Opinião

A utopia do teletrabalho

Carlos Sá Carneiro, consultor*

Num mundo ideal, os países seriam mais coesos e menos assimétricos; as cidades seriam mais verdes e menos congestionadas; as pessoas teriam melhor qualidade de vida e um maior equilíbrio nas esferas profissional, familiar e pessoal.

Mas e se fosse realmente possível desenvolver e dar nova vida ao interior, retirar pressão às cidades e dar maior liberdade de escolha às pessoas na organização das suas vidas?

Sem cair na utopia dos mundos ideais, as necessidades geradas pela pandemia em curso convertem-se em oportunidades que o futuro não pode ignorar. E seria um erro histórico não considerar o poder transformador do teletrabalho, agora na era digital, no plano social, económico, ambiental e territorial.

Como em muitos outros países, também no caso nacional quase metade da população encontra-se concentrada nas grandes áreas metropolitanas de Lisboa e do Porto, para onde foi partindo, ao longo das últimas décadas, em busca de melhores condições de vida e de trabalho. A concentração de recursos, nomeadamente qualificados, determinou que empresas e serviços se fixassem, também eles, nos grandes centros urbanos. A procura foi pressionando o preço dos imóveis, progressivamente encaminhando a população para zonas mais periféricas, obrigando a longas deslocações entre domicílio e local de trabalho e aumentando a pegada de carbono coletiva. E a fixação ditada pelo local de trabalho foi relegando para segundo plano a tal procura de melhores condições de vida, em sentido mais lato.

Por uma vez, temos a maturidade tecnológica, o espaço e o tempo adequados para inverter esta tendência, repensando o funcionamento de empresas e de organismos e o modo de prestação e de organização do trabalho. O modelo do trabalho à distância e do teletrabalho tem sido maciçamente testado – diga-se, mais por obrigação do que por opção – com resultados muito positivos, nomeadamente em termos de produtividade. E apesar de não ser isento de riscos (como o do isolamento ou de uma menor separação entre a vida profissional e familiar), as vantagens apresentadas superam claramente as desvantagens.

Regular o teletrabalho, atenuando riscos e permitindo a sua rápida aplicação ao setor publico e privado e a todas aquelas atividades que não requeiram trabalho presencial, significa conceder a um largo conjunto de pessoas liberdade para escolher onde e como querem organizar e desenvolver as suas vidas, ao mesmo tempo que reforça a atratividade de outras localidades, nomeadamente do interior, para fins que não sejam apenas naturais e turísticos.

Não sei se o trabalho à distância e o teletrabalho (ou os tão falados modelos híbridos) resolvem todos os problemas.

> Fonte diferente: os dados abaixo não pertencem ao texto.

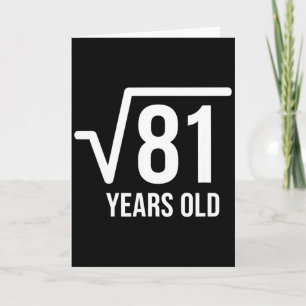 81歳の誕生日おめでとう 平方根の数学ギフト カード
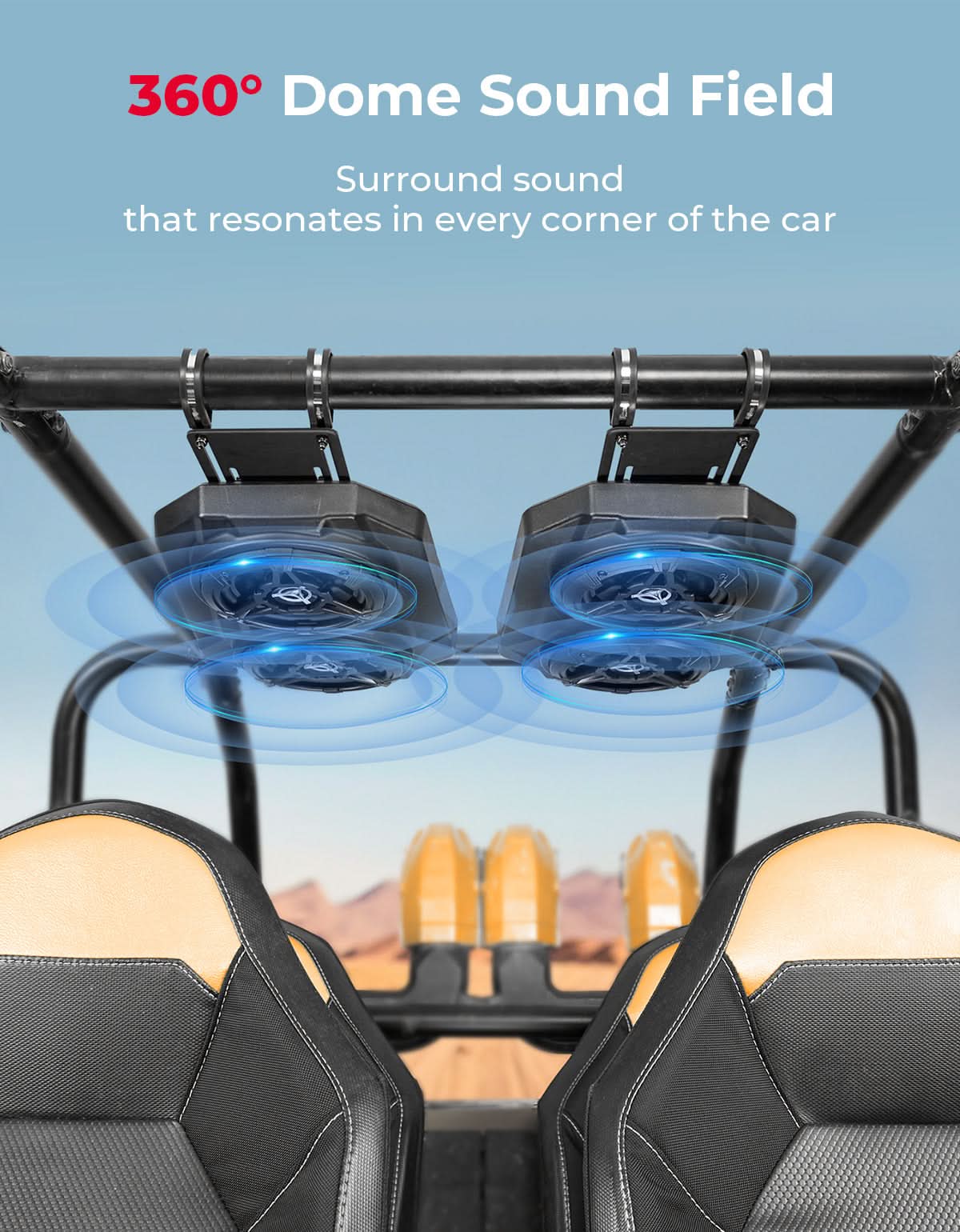 KEMIMOTO speaker UTV Bluetooth 6.5" Maverick X3 RZR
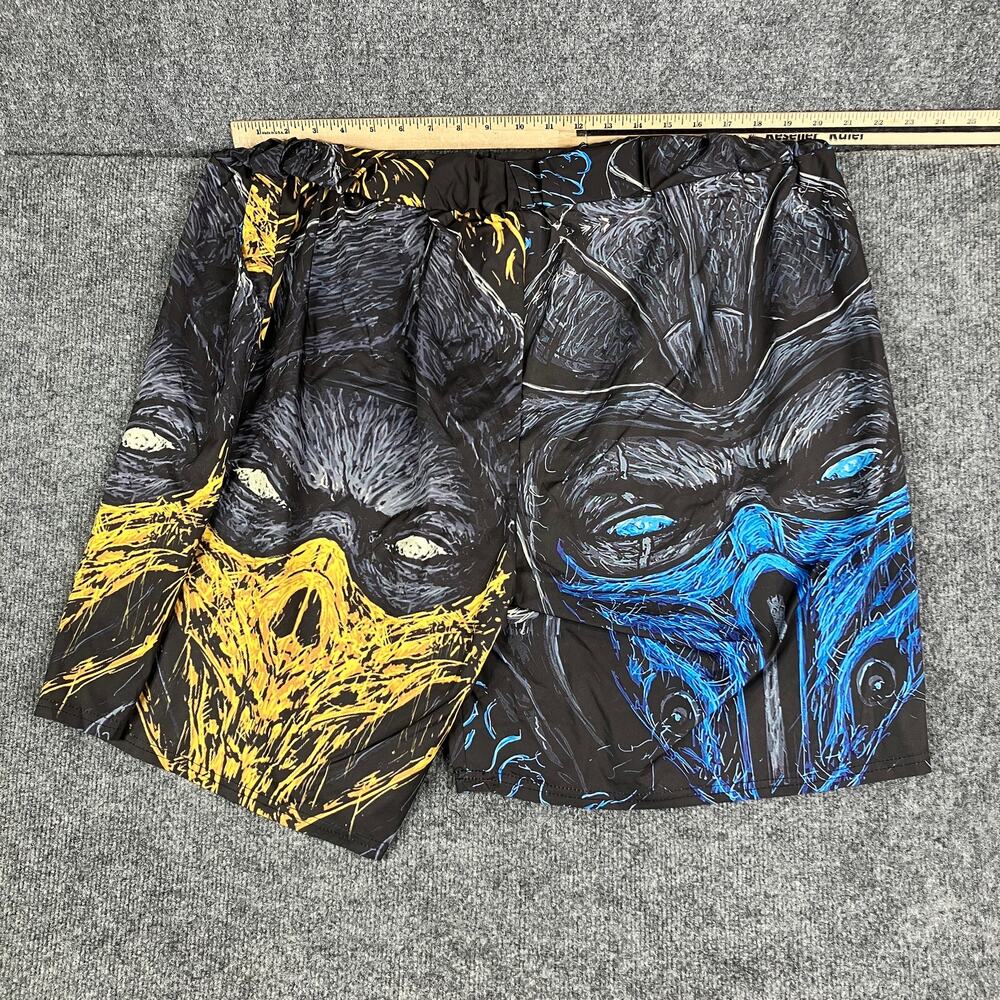 Mortal Kombat Swim Trunks Mens Size‎ 40 Black Scorpion Sub-Zero Graphic Shorts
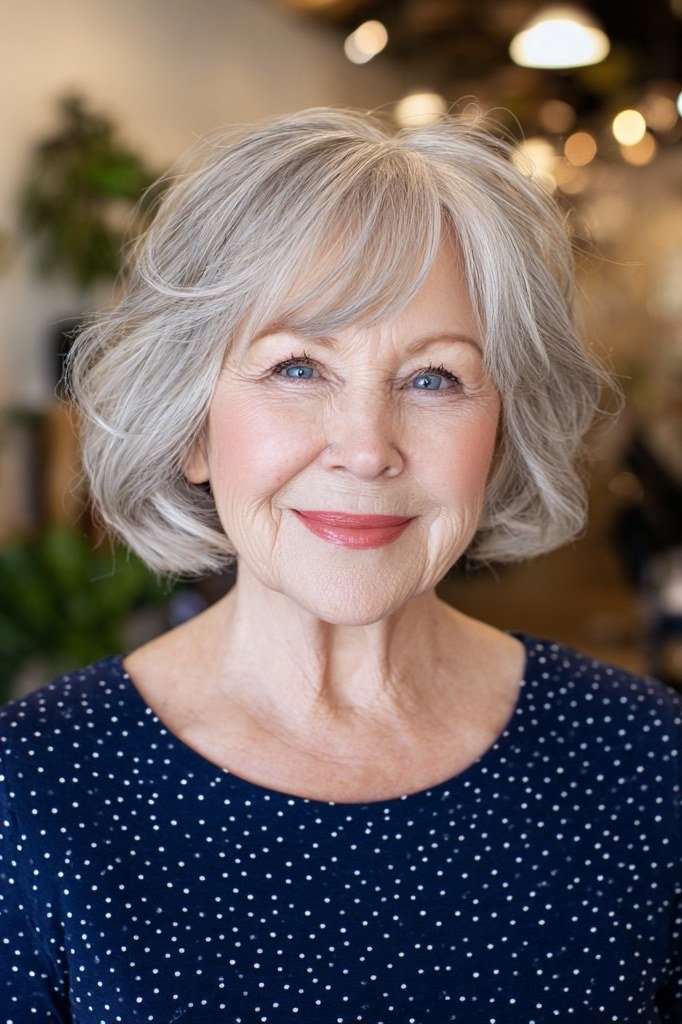 Silver Wavy Bob - simple stylish hairstyle for women over 70 (silver wavy bob, front view)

Não sei sequer se podem chegar lá perto. Mas sei que vale bem a pena aproveitarmos o momento que vivemos para fazer mudanças que façam realmente a diferença.

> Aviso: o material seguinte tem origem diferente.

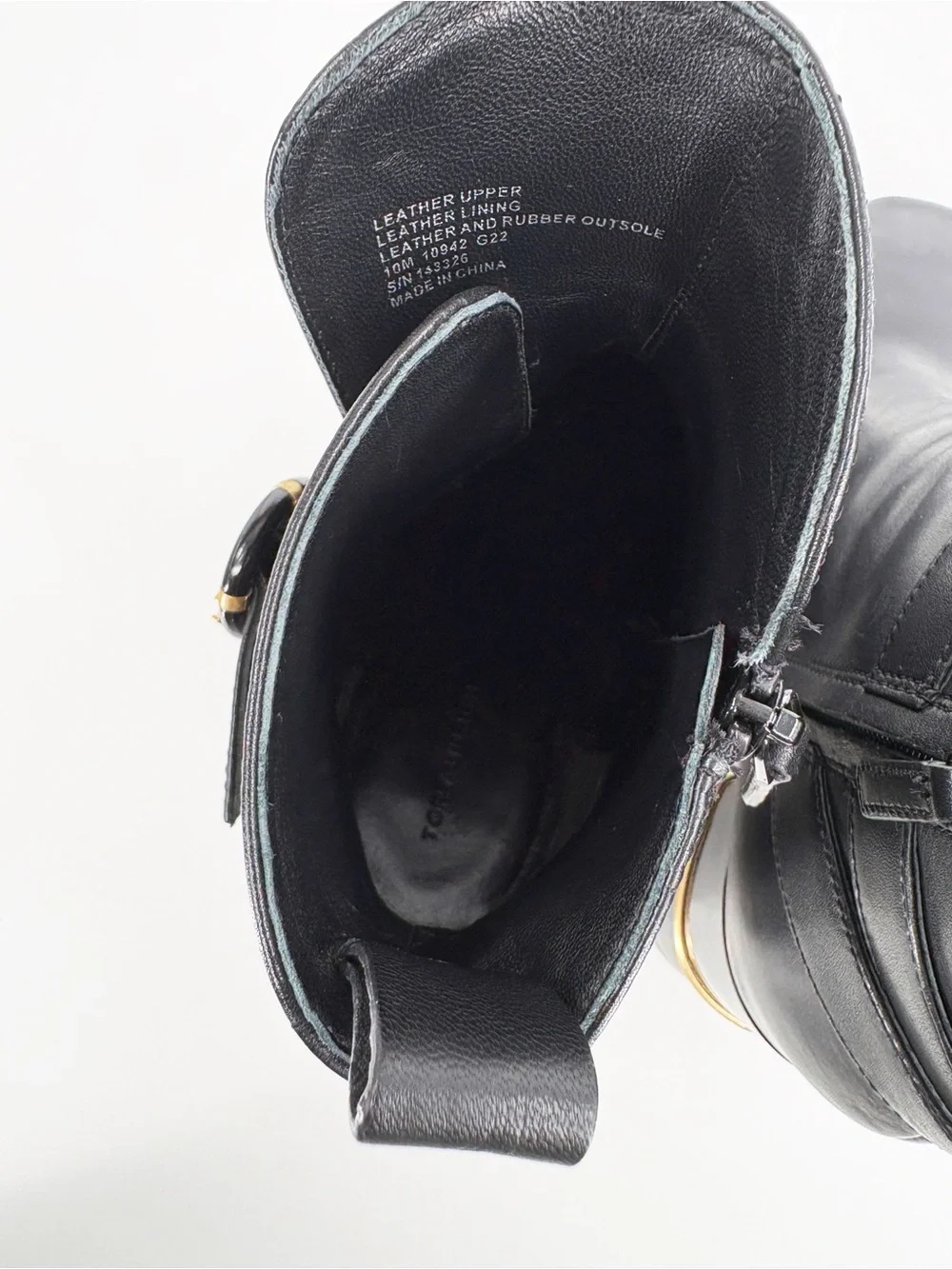TORY BURCH Logo Buckle Square-Toe Ankle Boots in Black Leather 10 - Picture 12 of 14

*Equipa de Coordenação – Plataforma Portugal Agora


Carlos Sá Carneiro é responsável pelo desenvolvimento estratégico da Portugal Expo 2020 Dubai e professor convidado da Porto Business School (PBS). Anteriormente, foi diretor de New Business da Altice, tendo a seu cargo os departamentos de desenvolvimento de novos negócios, de smart cities e de empreendedorismo e start-ups. Nesse âmbito, foi responsável pelo lançamento do programa ENTER e da incubadora de empresas do Grupo.

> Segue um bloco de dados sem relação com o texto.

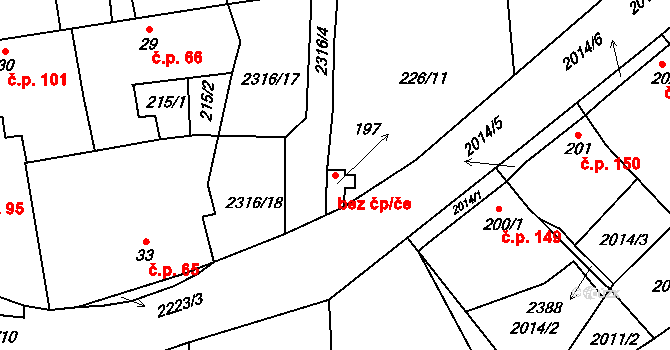 Košetice 39266869 na parcele st. 197 v KÚ Košetice, Katastrální mapa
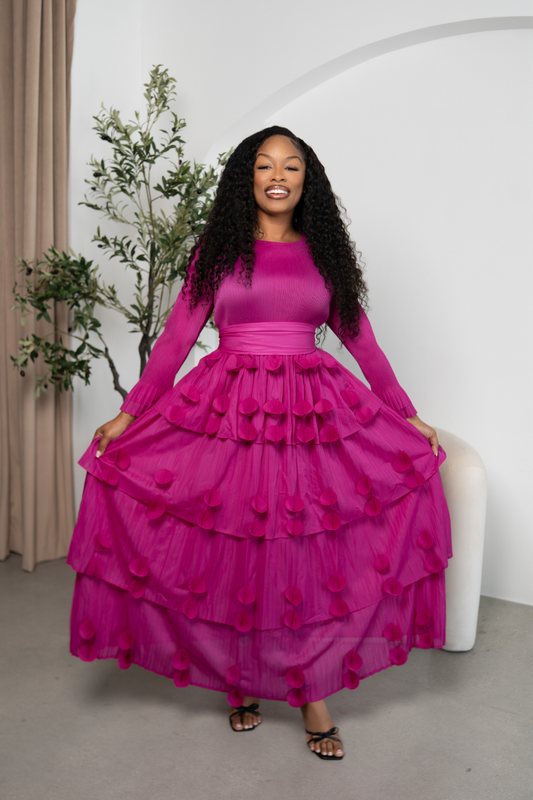Fuchsia Petal Cascade Gown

Licenciou-se em Direito, área na qual concluiu a parte curricular do doutoramento. Completou o Programa Avançado de Gestão da PBS e possui Pós-Graduações em Direito Fiscal e em Contratos em Especial.

Ao longo da sua vida profissional foi fundador da Uppertech Consulting, Advisor da United Nations University (O.U. on Policy-Driven E-Gov), assessor do Primeiro-Ministro (2011-2015), sócio da CBSC e da GMSCC,  sociedades de advogados, consultor da Aderta (Madrid), co-diretor executivo da pós-graduação em Fiscalidade da UIFF/PwC e administrador da Antab, S.A. Complementarmente, tem participado como orador em conferências e congressos nas áreas da transformação digital, empreendedorismo e e-Gov.

Mantém uma participação cívica ativa enquanto membro do plataforma Portugal Agora, ex-coordenador do Grupo da Boavista e membro fundador do Grupo Portugal XXI, fóruns multipartidários dedicados à reflexão política, económica e social.